Mesmo contra todos os nossos esforços para proteger a criança (agasalhando na medida certa, privando-a do contacto com pessoas doentes, de mudanças bruscas de temperatura, …), a verdade é que o pequeno ficou doente. Ficou doente, e tem que fazer antibiótico.

 A relação da criança com os xaropes nem sempre é fácil e é possível identificar alguns padrões de comportamento, mais ou menos facilitadores da toma da medicação:

–  Existem crianças que adoram tomar xarope, o que obriga os pais a adotarem  medidas redobradas para guardar adequadamente os frascos e frasquinhos na sua farmácia doméstica. Na hora da toma da medicação já estão de boquinha aberta à espera da colher, com os olhos brilhando de alegria e  às vezes até pedem mais um bocadinho. Pais sortudos estes, que não vêem a sua vida a andar para trás só porque o menino tem que cumprir a medicação.

– Existem crianças que não apreciam tomar xaropes, mas que ainda assim, e após alguma conversa, se sentem levadas a cumprir o que lhes é pedido. Se o problema é o sabor, pode ser oferecido um pouco de água ou uma bolachinha após a ingestão da medicação.  Pelo seu esforço e colaboração merecem muitos beijinhos e elogios, afinal não é fácil determinarmo-nos a fazer algo que não nos agrada.

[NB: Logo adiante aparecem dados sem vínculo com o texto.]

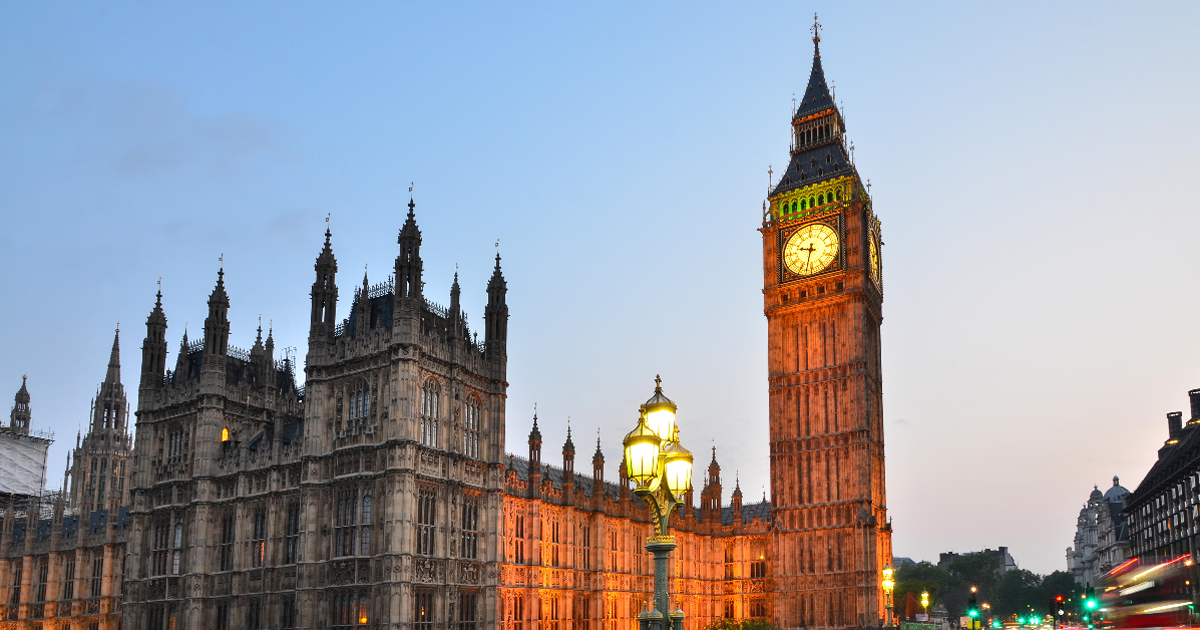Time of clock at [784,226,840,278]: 9:32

– Existem ainda algumas crianças que, não querendo tomar o xarope,  ficam com o mesmo dentro da boca, recusando-se a engolir. Após isto duas coisas podem acontecer: o xarope vai saindo lentamente pelos cantinhos da boca ou  é expelido bruscamente quando a criança cospe. Isto tira qualquer pai do sério, mas perder a calma não é opção. Eu vivi experiências deste tipo, e tentando manter a postura dizia: “Não faz mal, a mamã tem mais no frasquinho e vou voltar a oferecer-te sempre que o deitares fora.” No meu caso resultou, com a insistência a minha filha foi-se resignando à necessidade de tomar a medicação. No final ganhava sempre muitos beijinhos e elogios. Hoje toma tudo o que é preciso tomar, mas continua a não gostar.

– Existem ainda algumas crianças que tomam a medicação se forem forçadas, mas que provocam o vómito.  Deve falar com a criança com calma antes de oferecer o xarope, e após a toma deve  elogiar imediatamente o seu esforço. Pode também tentar distrair  a criança, de forma a que se distancie da situação. Provocar o vómito não é o mesmo que não tolerar a medicação e devem ser enveredados esforços para contornar este comportamento.

– Por último, existem crianças que mesmo tomando não conseguem tolerar, acabando por vomitar.  Nestes casos os pais pouco podem fazer… devem contactar o pediatra pois pode ser possível alterar a medicação, ou eventualmente outras medidas terão que ser adotadas… não há volta a dar à situação. São felizmente os casos menos frequentes, mas não se resolvem com insistência.

É importante que os pais assumam que um antibiótico não é para tomar mais ou menos, com a dose mais ou menos, à hora mais ou menos… Não queremos que a criança fique mais ou menos tratada.

Encontram-se definidas algumas estratégias que podem facilitar a toma da medicação:

– Oferecer o xarope em seringa pode por vezes assustar algumas crianças, que entendem o procedimento como ameaçador. Se for esse o caso opte por usar uma colher.

– Em crianças pequenas (lactentes) o uso de seringa pode ser facilitador, pois permite a introdução da solução no interior da bochecha. Deve ter o cuidado de oferecer de forma fracionada e de não introduzir o xarope na garganta, pelo risco da criança se engasgar.

– A mistura do medicamento com alimentos pode ser uma solução, devendo contudo validar-se com o médico essa opção. Existem medicamentos que se alteram com o aumento da temperatura. Se optar por fazê-lo aconselho que coloque a medicação apenas numa pequena porção de alimento, para se poder assegurar da sua completa ingestão.  Por outro lado pode provocar uma alteração significativa do sabor, podendo posteriormente haver uma recusa à ingestão daquela alimento específico. É um risco que prefiro não correr.

Que estas sejam as maiores dificuldades decorrentes da doença e que tudo seja contornável com persistência e bom senso.

Desejos de melhoras para as crianças e de paciência os pais.